Для того чтобы стать лицом к лицу с такими соперниками, нужно было иметь много смелости и веры не только в свою идею, но и в свои силы. Как мы увидим ниже, у И. М. Лапицкого и того и другого было достаточно.

Реконструкция зала началась буквально через несколько дней после получения денег. Был созван целый ареопаг архитекторов, и разыгралась борьба по чисто эстетическим вопросам. «Левые» архитекторы тянули свое, «мирискусники» свое, представители стиля «модерн» свое и т. д. Но Лапицкий всем без разбора отвечал одно и то же:

— Мы строим большой театр и хотим его демократизировать.

<Стр. 573>

Прежде всего отовсюду должно быть одинаково хорошо видно, везде должно быть одинаково хорошо слышно. Мы слишком бедны, чтобы жертвовать одним дюймом рационального за версту красоты.

Близким людям он объяснял, что, как бы ни был перестроен театр, он все равно удовлетворить все требования будущего Театра музыкальной драмы не сможет, хотя бы из-за ничтожных размеров сцены. Зал консерватории, следовательно, — только переходный этап. Важно поэтому поскорее кончить перестройку и утвердить жизнеспособность нового предприятия. А там...

И фантазия Лапицкого уносила не только его самого, но и его слушателей очень далеко.

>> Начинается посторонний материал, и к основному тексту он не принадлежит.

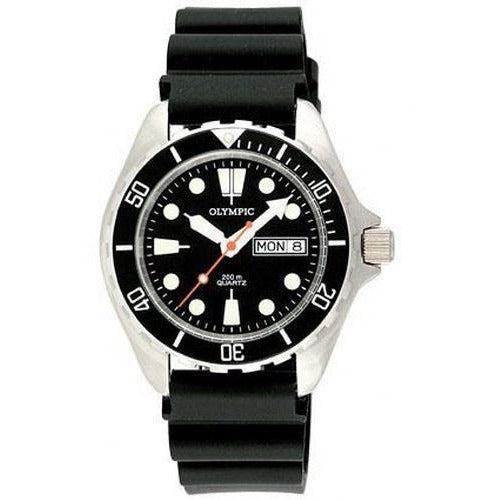 Olympic deals swiss watches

Первой его заботой стал полукруглый купол из фанеры над всей сценической площадкой. По мысли Лапицкого, этот купол должен был давать в спектаклях иллюзию идеального горизонта, лазоревое небо и ощущение бесконечного воздушного простора. При содействии новой осветительной аппаратуры купол должен был творить чудеса. Скажем тут же, что надежд Лапицкого купол не оправдал. Во-первых, сразу не хватило средств на заказ дорогой осветительной аппаратуры, а во-вторых, не удалось покрасить его таким составом (тогда мечтали о краске «Риполин»), который «заподлицо» прикрыл бы все швы. Эти швы помимо всего прочего быстро покрывались пылью, и через короткое время «небо» оказалось расчерченным чуть ли не в шахматном порядке грязноватыми штрихами. По истечении первых двух сезонов купол перестал играть в декорациях ту роль, которая ему была предназначена, так как из-за начавшейся первой мировой войны заказы на всяческие приспособления для купола остались невыполненными.